As of January 25, 1999, the Company believes it had identified 100% of its
critical third-party supplier relationships and requested that these parties
report their Year 2000 readiness. At March 10, 1999, the critical third parties
reported they would be Year 2000 ready on or before the dates in the table
below:
 
<TABLE>
<CAPTION>
                                                                                          PERCENT OF ALL CRITICAL THIRD
READINESS TARGET DATES (ON OR BEFORE)                                                             PARTIES READY
- ---------------------------------------------------------------------------------------  -------------------------------
<S>                                                                                      <C>
12/31/1998.............................................................................                    22%
03/31/1999.............................................................................                    33
06/30/1999.............................................................................                    77
09/30/1999.............................................................................                    91
12/31/1999.............................................................................                    97
(no Readiness Target Date reported)....................................................                     3
</TABLE>
 
    The Company is in contact with these third parties and their Year 2000
readiness information is updated as required.
 
    The Company is also in the process of identifying third parties that are
"super critical." An elevated Year 2000 readiness assessment, which includes a
site visit, will be performed for each of them. To date, one super critical
vendor has been identified. That vendor supplies chemical reagents used in air
emission control equipment at some generating plants. One week's supply can be
maintained. The plants would be able to generate power, but after a week may not
be able to meet air quality regulations. That vendor has advised the Company
that it will be Year 2000 ready by September 30, 1999. An on-site assessment has
been scheduled. The Company plans to identify all remaining "super critical"

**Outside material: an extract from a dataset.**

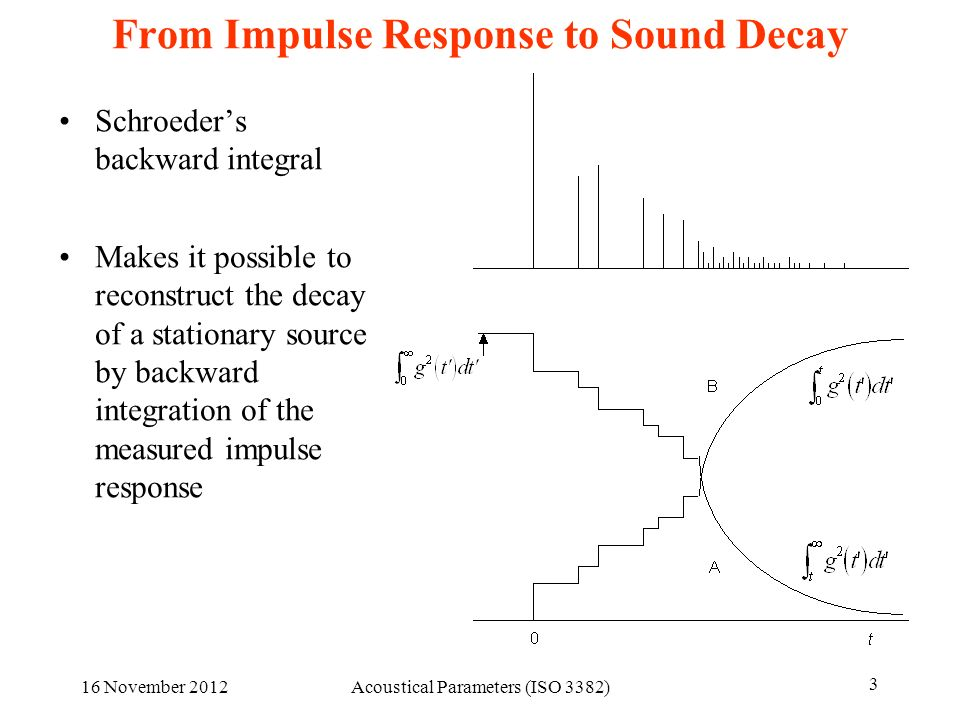 From Impulse Response to Sound Decay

third parties by mid-April 1999.
 
    The Company has no single retail customer that accounts for more than 1.7%
of its retail utility revenues and the 20 largest retail customers account for
13.9% of total retail electric revenues. The Company has not performed a formal
assessment of its customers' Year 2000 readiness.
 
    The Company's mining operations contingency plan calls for increased
stockpiles of fuel to be available to supply the generating plants.
 
    The Company, the North American Electric Reliability Council ("NERC") and
the Western Systems Coordinating Council ("WSCC") are working closely together
to ensure the integrity of the interconnected electrical distribution and
transmission system in the Company's service area and the western United States.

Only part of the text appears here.